I’ve been meaning to have a proper play around with modern artificial intelligence techniques for a while, and during lockdown with more time on my hands seemed like a good time to give it a go. So I trained a deep learning neural network to recognise characters from The Simpsons. (As you do).
This was actually my third foray into neural networks: I used one (not very successfully) for my final year university project way back in the mists of time, and I also experimented with training one to generate text last year. (Among other things, I fed it megabytes of text from my diary and got it to generate its own diary entries based on them, which was pretty hilarious if not particularly useful). But this was the first time I’ve attempted to use one in what’s probably their biggest application area, namely computer vision and image recognition.
I thought recognising Simpsons characters would be a good way to get started with this, for several reasons. Firstly, I really like the Simpsons (or at least I did until it all went downhill in the late 90s or so). Secondly, it was relatively easy to get hold of large amounts of Simpsons images for training and testing the network (more on that in a moment). And thirdly, because cartoon characters look so distinctive, it would be easier to get a computer to tell them apart than it would in the case of (for example) real people.
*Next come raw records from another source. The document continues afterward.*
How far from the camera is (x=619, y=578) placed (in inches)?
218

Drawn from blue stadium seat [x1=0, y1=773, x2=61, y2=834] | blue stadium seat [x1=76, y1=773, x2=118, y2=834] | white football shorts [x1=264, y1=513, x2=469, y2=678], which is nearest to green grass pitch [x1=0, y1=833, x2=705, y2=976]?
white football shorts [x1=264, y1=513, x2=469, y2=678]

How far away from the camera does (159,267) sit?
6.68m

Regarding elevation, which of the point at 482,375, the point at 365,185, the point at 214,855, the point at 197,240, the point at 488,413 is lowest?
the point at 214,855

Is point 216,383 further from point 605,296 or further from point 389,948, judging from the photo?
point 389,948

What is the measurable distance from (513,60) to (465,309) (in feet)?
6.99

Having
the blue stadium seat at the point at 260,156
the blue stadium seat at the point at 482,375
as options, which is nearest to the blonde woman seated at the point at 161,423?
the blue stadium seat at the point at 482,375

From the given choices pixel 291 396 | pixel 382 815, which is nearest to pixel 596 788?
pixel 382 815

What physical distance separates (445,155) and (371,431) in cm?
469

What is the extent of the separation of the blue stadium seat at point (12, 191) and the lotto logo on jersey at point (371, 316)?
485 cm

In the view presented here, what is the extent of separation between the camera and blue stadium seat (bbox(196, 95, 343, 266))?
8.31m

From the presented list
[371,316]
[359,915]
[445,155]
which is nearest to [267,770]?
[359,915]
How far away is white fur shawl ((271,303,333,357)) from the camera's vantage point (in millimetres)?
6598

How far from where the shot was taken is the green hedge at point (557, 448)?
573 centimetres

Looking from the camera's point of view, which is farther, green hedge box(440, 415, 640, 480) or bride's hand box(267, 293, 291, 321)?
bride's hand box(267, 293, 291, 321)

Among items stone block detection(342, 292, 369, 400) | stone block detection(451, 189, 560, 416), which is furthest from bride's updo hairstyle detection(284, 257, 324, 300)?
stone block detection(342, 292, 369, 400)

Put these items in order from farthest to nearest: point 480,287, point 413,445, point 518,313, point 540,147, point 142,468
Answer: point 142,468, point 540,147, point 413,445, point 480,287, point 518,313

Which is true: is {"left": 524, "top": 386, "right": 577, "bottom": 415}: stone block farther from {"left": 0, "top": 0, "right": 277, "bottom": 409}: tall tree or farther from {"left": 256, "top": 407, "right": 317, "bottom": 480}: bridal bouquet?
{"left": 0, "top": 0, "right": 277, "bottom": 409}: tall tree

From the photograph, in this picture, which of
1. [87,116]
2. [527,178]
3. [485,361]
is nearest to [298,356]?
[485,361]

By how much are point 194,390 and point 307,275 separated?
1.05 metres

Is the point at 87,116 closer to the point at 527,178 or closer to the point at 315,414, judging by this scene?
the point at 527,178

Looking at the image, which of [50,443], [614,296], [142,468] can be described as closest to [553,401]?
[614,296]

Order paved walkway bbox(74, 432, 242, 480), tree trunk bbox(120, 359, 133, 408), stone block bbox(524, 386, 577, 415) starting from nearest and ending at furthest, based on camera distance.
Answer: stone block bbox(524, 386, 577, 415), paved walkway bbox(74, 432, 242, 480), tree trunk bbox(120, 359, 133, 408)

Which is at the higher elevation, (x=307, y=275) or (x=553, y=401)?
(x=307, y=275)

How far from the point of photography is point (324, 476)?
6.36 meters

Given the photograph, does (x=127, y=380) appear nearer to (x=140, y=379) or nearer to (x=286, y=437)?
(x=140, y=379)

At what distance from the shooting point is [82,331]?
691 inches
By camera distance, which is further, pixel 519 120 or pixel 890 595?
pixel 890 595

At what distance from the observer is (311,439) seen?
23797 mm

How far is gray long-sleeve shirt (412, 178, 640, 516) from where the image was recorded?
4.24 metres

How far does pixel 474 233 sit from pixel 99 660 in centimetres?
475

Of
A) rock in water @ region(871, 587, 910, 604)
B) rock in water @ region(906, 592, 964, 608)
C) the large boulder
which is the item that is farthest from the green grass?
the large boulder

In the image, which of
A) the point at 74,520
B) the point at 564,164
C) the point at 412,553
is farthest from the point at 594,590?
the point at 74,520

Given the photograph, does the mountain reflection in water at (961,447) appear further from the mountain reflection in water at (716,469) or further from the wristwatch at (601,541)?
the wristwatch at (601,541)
Before I go any further I’d like to give a shout out to the fantastic Practical Deep Learning For Coders course made by the developers of fast.ai. I watched all the course videos a few months ago and found them incredibly interesting and inspiring, possessing the rare combination of being instantly accessible but also going into the subject in great depth. As an illustration of what I mean, after the first half hour or so of the opening lecture you’re already up and running with training a classifier to tell different cat and dog breeds apart, while the second half of the videos delve right into the code, explaining it right down to a line-by-line analysis of the algorithms that make up a neural network. Highly, highly recommended for anyone who knows how to code and is at all interested in AI.
Preparing the data
The first step in building a deep learning model is getting together some data that you can use for training and testing the neural network. In my case, I needed as many images from The Simpsons as I could get hold of, and I also needed to “tag” them (or at least most of them) with the names of the characters that appeared in them.
I decided to write a Python script that would download random images from Frinkiac, which is basically a Simpsons screen grab search engine, often used for making memes and so on. I felt a bit bad as it probably wasn’t intended for this usage, but in my defence I was quite gentle with it – I left my script running over a period of days, grabbing a single image at a time and then sleeping for a while so as not to hammer the site’s bandwidth. By the end of this process I had a completely random selection of around 3,000 screen captures from the first 17 seasons of the show sitting on my hard drive.
The next step was to “tag” these with the names of the characters that appeared in them. You might wonder why I had to do this… after all, my aim was to get the computer to identify the characters automatically, not to have to do it myself, right? Well yes, but in order to train a neural network to perform this sort of recognition task, you need to give it “labelled” data – that is, you show it an image along with a label describing what’s in it, in quite a similar way to how you might train a person to recognise characters they weren’t previously familiar with, in fact. So you need the data to be labelled.
I wasn’t looking forward to this bit as I knew it would take quite a bit of time consuming manual work – I was going to have to look at every image myself and identify the characters present, then enter that information into the computer somehow. To ease the pain, I built a little web app to try and make this process as fast as possible. It showed me the images in turn, allowing me to tag each one and move onto the next one with the minimum of key presses, writing the image names and tags into a CSV file that I could use with the AI software later on. In all I think it took me maybe an hour to write the web app and about 2 hours to tag the images, which wasn’t as bad as I’d feared.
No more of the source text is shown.